How to extract one specific group in dplyr
Try this where groups
is a vector of group numbers. Here 1:2
means the first two groups:
select_groups <- function(data, groups, ...)
data[sort(unlist(attr(data, "indices")[ groups ])) + 1, ]
mtcars %>% group_by(cyl) %>% select_groups(1:2)
The selected rows appear in the original order. If you prefer that the rows appear in the order that the groups are specified (e.g. in the above eaxmple the rows of the first group followed by the rows of the second group) then remove the sort
.
With a bit of dplyr
along with some nesting/unnesting (supported by tidyr
package), you could establish a small helper to get the first (or any) group
first = function(x) x %>% nest %>% ungroup %>% slice(1) %>% unnest(data)

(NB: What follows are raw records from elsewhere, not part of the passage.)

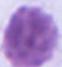
Summary:
  - Identification: red blood cell
  - Modality: micrograph
  - Magnification: 1000x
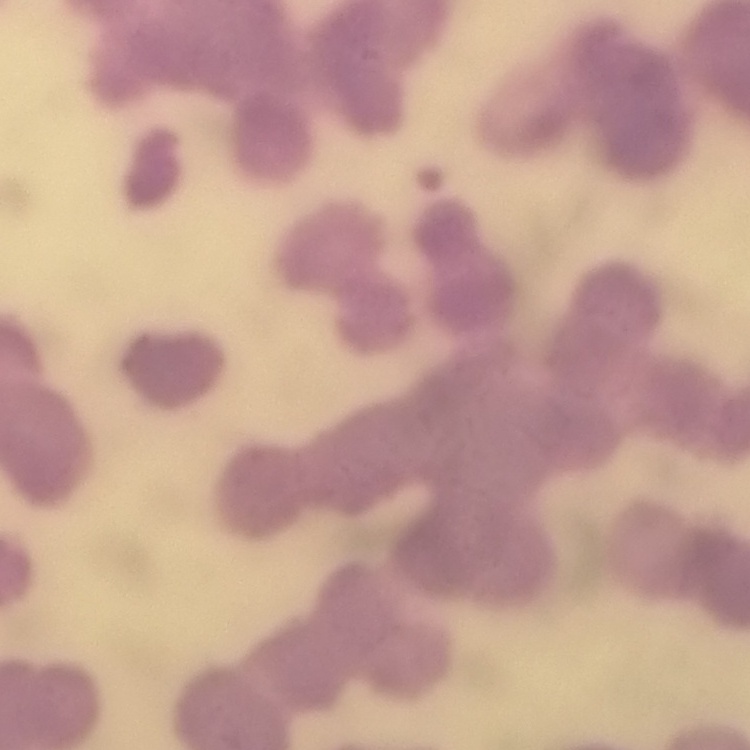
Summary:
  - Erythrocyte morphology: rouleaux formation
  - Stain: Field's or Giemsa
  - Image type: square crop of a larger photomicrograph
  - Preparation: thin peripheral smear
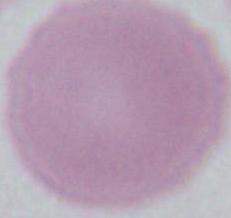
magnification = 1000x
identification = erythrocyte
modality = micrograph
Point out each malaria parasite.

mtcars %>% group_by(cyl) %>% first()
By adjusting the slicing you could also extract the nth or any range of groups by index, but typically the first or the last is what most users want.
The name is inspired by functional APIs which all call it first
(see stdlibs of i.e. kotlin, python, scala, java, spark).
Edit: Faster Version
A more scalable version (>50x faster on large datasets) that avoids nesting would be
first_group = function(x) x %>%
select(group_cols()) %>%
distinct %>%
ungroup %>%
slice(1) %>%
{ semi_join(x, .)}
A another positive side-effect of this improved version is that it fails if not grouping is present in x
.